A California resident said his relatives in China were involved in state-sanctioned forced organ harvesting and had asked him for patient referrals from the United States, a recent human rights report revealed.
Lu Shuping, a U.S. permanent resident originally from Shanghai who is now past 70 years old, gave his full name in making the revelation to the New York-based nonprofit, World Organization to Investigate the Persecution of Falun Gong (WOIPFG), in October 2016. The human rights group did not release the interview details for four years out of concern for Lu’s safety.
The older sister of Lu’s sister-in-law, Zhou Qing, worked as the director of the Shanghai Wanping Hospital in Xuhui district, according to Lu. During a trip to China in 2002, Lu recalled that Zhou, upon learning that he knew many doctors through his home renovation business in the United States, asked if he could connect her with anyone who needs an organ transplant, especially cornea, kidney, or liver.
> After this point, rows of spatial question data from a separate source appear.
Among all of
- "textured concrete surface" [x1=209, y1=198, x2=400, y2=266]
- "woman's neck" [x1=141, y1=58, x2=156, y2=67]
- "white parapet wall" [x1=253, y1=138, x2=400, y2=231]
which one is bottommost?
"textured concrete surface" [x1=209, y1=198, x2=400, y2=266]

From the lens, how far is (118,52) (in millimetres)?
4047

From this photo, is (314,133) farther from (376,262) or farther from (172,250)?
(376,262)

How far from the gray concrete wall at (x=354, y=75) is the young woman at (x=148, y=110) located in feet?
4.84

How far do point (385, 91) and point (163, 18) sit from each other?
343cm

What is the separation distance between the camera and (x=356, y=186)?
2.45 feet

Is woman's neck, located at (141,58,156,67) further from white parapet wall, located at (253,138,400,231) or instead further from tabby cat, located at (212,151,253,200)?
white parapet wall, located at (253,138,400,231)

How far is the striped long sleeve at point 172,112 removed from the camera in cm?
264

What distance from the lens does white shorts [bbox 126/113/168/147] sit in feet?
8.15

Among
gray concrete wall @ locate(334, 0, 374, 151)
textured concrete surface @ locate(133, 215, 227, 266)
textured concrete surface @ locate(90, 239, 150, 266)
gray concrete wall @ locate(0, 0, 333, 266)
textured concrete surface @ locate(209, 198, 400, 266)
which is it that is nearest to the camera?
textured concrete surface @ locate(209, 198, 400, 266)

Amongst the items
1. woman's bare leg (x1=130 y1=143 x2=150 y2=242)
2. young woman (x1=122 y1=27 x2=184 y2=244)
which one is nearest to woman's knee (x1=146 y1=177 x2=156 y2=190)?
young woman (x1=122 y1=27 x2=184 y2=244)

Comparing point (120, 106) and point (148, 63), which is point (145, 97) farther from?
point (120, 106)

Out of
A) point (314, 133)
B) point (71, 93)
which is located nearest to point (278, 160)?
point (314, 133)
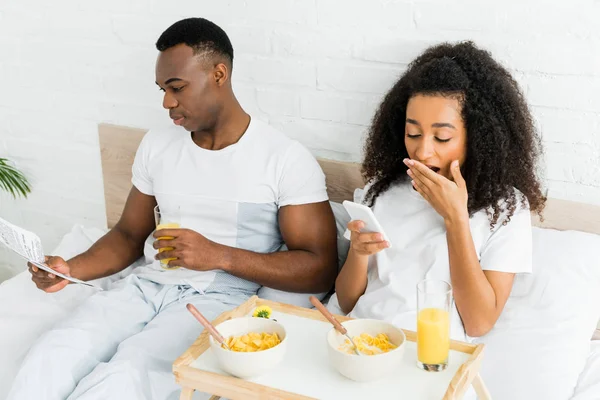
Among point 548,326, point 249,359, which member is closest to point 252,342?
point 249,359

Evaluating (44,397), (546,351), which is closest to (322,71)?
(546,351)

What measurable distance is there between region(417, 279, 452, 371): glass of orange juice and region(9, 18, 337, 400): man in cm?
58

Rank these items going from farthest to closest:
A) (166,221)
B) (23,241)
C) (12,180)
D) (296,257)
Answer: (12,180), (166,221), (296,257), (23,241)

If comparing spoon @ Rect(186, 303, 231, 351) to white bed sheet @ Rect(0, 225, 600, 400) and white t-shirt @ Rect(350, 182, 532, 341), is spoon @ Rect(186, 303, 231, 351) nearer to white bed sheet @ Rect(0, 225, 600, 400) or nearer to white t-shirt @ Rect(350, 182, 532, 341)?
white t-shirt @ Rect(350, 182, 532, 341)

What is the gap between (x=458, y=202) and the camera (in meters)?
1.55

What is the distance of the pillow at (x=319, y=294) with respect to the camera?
1.98 metres

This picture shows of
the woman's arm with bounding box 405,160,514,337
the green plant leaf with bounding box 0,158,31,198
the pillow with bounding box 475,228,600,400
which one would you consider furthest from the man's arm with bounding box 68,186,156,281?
the pillow with bounding box 475,228,600,400

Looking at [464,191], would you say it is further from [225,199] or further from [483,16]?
[225,199]

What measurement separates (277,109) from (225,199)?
37 cm

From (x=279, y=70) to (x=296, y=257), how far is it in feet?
1.85

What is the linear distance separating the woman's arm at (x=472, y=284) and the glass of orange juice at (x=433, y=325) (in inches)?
7.3

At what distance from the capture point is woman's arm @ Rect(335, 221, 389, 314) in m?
1.50

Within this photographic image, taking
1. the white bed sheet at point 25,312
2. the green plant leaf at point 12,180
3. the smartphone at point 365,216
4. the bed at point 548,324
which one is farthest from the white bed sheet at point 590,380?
the green plant leaf at point 12,180

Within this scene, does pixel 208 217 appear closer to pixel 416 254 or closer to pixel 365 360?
pixel 416 254
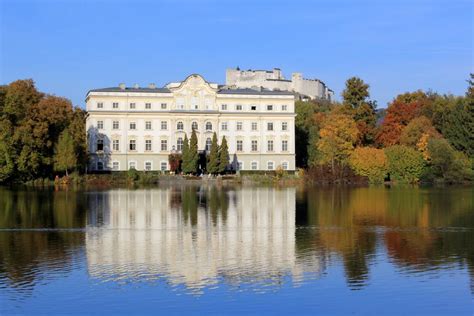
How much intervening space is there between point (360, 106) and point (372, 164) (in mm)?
8291

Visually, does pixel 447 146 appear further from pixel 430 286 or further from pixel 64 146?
pixel 430 286

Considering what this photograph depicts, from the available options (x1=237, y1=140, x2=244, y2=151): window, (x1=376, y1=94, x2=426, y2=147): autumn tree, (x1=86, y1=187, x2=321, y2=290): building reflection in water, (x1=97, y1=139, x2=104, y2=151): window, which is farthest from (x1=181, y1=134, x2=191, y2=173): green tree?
(x1=86, y1=187, x2=321, y2=290): building reflection in water

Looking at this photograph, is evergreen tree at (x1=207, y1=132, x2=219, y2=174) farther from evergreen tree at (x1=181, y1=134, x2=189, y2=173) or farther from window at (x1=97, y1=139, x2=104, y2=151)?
window at (x1=97, y1=139, x2=104, y2=151)

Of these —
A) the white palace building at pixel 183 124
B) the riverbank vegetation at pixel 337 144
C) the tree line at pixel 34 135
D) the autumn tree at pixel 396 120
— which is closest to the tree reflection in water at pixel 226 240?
the tree line at pixel 34 135

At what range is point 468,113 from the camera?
6525cm

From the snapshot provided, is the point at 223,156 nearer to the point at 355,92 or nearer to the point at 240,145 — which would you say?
the point at 240,145

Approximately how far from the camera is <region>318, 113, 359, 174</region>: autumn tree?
6612cm

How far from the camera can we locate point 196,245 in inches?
790

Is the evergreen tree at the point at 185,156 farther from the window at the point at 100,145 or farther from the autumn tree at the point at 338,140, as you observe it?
the autumn tree at the point at 338,140

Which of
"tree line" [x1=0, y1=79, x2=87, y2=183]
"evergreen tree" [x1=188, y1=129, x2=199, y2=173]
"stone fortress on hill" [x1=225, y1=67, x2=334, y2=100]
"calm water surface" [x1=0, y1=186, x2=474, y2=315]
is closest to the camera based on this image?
"calm water surface" [x1=0, y1=186, x2=474, y2=315]

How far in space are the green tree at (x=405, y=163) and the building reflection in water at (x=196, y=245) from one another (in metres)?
32.4

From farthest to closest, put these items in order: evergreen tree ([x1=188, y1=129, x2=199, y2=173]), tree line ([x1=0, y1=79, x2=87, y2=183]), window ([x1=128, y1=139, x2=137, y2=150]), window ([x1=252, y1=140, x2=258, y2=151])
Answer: window ([x1=252, y1=140, x2=258, y2=151]), window ([x1=128, y1=139, x2=137, y2=150]), evergreen tree ([x1=188, y1=129, x2=199, y2=173]), tree line ([x1=0, y1=79, x2=87, y2=183])

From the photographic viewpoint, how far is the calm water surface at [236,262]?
1320 centimetres

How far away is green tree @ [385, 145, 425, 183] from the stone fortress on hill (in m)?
71.2
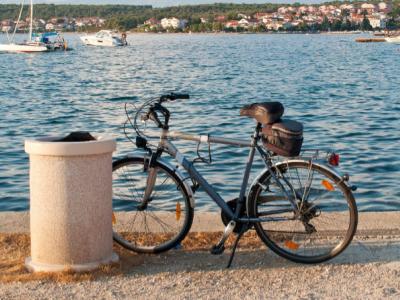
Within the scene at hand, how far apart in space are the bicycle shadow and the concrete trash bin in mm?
363

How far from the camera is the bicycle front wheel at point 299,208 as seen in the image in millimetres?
6254

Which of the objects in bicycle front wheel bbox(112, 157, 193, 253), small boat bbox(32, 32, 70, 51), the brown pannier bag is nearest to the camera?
the brown pannier bag

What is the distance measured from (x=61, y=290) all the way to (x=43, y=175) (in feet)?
2.60

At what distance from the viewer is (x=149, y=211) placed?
730cm

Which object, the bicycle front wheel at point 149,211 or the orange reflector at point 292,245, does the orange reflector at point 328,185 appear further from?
the bicycle front wheel at point 149,211

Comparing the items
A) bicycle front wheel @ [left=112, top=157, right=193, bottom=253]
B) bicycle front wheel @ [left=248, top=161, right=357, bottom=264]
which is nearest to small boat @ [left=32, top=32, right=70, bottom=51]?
bicycle front wheel @ [left=112, top=157, right=193, bottom=253]

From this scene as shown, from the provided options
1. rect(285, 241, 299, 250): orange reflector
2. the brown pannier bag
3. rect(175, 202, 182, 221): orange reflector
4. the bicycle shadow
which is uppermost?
the brown pannier bag

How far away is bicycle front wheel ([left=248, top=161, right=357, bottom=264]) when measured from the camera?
625 cm

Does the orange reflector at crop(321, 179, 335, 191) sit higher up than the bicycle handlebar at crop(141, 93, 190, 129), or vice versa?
the bicycle handlebar at crop(141, 93, 190, 129)

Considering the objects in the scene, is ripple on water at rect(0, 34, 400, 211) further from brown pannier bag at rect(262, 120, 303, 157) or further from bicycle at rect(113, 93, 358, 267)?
brown pannier bag at rect(262, 120, 303, 157)

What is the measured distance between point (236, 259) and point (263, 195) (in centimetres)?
52

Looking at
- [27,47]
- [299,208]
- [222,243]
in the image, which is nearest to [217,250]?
[222,243]

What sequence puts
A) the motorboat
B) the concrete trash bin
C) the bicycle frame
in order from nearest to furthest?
the concrete trash bin → the bicycle frame → the motorboat

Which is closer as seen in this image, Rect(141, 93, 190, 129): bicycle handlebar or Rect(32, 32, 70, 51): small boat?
Rect(141, 93, 190, 129): bicycle handlebar
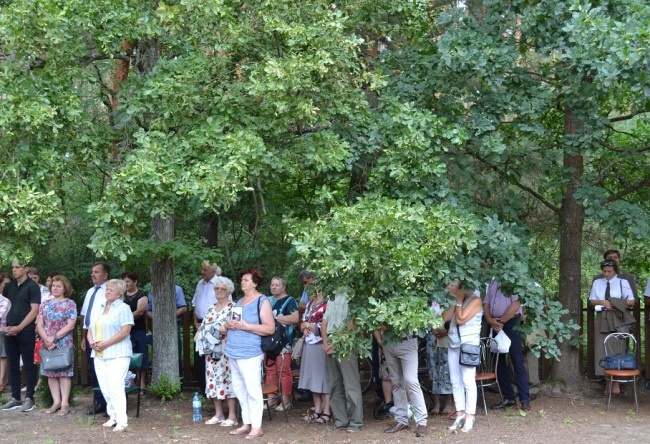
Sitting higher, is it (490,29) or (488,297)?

While Lu, Zhou, and her husband were sitting together one day, “her husband told me in person that she went to a military hospital to do [organ transplant surgery]. He also said that it’s quick money and the sum is quite large,” Lu told WOIPFG in an interview. “He said, ‘you should get people over from outside,’ and that ‘this is in really good quality, all fresh and alive,’” Lu said.
The word “alive” had puzzled Lu at the time, he said. But over the years, as he began to hear more about “live organ harvesting” in the media, he began to piece the information together.
The information from Lu adds to a growing pile of evidence pointing to a massive “on-demand” organ industry, where prisoners of conscience, such as practitioners of the faith group Falun Gong, are killed for their organs, which are sold for profit for use in transplant surgery.